The whole thing irritated him. Why did she have to come to the place he had found for himself after those striving and ultimately wasted years in New York? He’d met Jill here, who convinced him to say screw all that East Coast bullshit and start painting again. He’d found a good day job, something that didn’t make him want to hang himself out of boredom, and he had plugged into the small but active arts community. When Tansy called, having gotten his number from Mary Foy, another classmate, he’d been taken by surprise. Because he couldn’t think of an excuse and didn’t like to be rude, he’d agreed to dinner at her place. On the bus ride across town, he’d briefed Jill in their jokey caveman voice: “Tansy not much fun. Michael don’t know.” Jill, as usual, was up for anything.
They entered through a revolving door and climbed a staircase to the second floor. In the middle of a long hallway lined with bright blue doors, they found 210 and knocked. Tansy answered, looking fashionably dishevelled and smiling her lopsided smile. They were ushered in, their coats taken, and issued wine. After introductions and oh-my-god-look-at-yous, they took their glasses to a pair of opposing loveseats done in orange crushed velvet at the centre of the apartment. There was also a galley kitchen, a spiral staircase leading to a small loft bedroom in the far corner, and Tansy’s easel and gear beneath the large south-facing windows. Quiet jazz drifted from a large-screen Mac that sat on a desk against one wall.

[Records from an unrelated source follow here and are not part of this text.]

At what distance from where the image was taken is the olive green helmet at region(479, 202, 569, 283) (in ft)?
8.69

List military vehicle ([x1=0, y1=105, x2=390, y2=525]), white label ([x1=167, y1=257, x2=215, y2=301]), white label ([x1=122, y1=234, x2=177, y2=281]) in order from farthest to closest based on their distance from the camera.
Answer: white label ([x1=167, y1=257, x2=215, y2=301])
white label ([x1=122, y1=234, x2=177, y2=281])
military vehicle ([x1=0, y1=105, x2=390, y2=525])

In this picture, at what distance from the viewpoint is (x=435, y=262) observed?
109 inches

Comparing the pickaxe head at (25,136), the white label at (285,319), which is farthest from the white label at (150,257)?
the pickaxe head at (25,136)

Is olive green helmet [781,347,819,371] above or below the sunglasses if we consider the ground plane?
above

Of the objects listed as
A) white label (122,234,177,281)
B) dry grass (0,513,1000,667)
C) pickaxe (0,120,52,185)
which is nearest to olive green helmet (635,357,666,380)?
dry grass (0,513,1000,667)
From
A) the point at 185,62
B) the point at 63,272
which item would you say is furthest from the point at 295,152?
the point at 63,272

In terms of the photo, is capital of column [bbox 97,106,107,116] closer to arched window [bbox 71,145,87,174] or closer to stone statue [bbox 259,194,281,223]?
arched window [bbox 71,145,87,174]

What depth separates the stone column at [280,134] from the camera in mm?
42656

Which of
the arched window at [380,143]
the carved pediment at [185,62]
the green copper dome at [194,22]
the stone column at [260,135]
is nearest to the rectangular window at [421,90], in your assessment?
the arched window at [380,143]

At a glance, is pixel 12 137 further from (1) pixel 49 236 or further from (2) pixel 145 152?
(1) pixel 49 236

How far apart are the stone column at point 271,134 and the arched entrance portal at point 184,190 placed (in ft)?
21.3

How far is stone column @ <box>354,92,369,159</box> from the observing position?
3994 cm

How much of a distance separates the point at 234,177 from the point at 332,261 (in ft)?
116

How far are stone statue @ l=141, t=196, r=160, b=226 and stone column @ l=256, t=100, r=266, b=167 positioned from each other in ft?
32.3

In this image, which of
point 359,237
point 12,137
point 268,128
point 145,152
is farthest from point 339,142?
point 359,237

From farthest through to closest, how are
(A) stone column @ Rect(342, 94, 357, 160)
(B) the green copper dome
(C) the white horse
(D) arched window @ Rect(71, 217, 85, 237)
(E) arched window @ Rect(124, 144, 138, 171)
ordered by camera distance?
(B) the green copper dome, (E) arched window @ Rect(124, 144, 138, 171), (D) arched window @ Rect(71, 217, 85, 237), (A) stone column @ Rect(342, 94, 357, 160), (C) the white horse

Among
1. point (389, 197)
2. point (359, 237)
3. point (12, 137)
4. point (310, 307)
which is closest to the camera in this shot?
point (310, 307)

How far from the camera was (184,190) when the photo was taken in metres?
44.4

Conversation began among all four, but quickly split into women and men talking amongst themselves. Jeff learned that Michael was a code jockey, apparently of the hotshot variety, because he managed to slip in the fact that he and Tansy had bought their apartment outright. He worked for a tech start-up downtown, he played pick up hoops at a nearby park (Jeff should come out!), he was trying to teach himself guitar, and he couldn’t wait for his bachelor party in Vegas in two months.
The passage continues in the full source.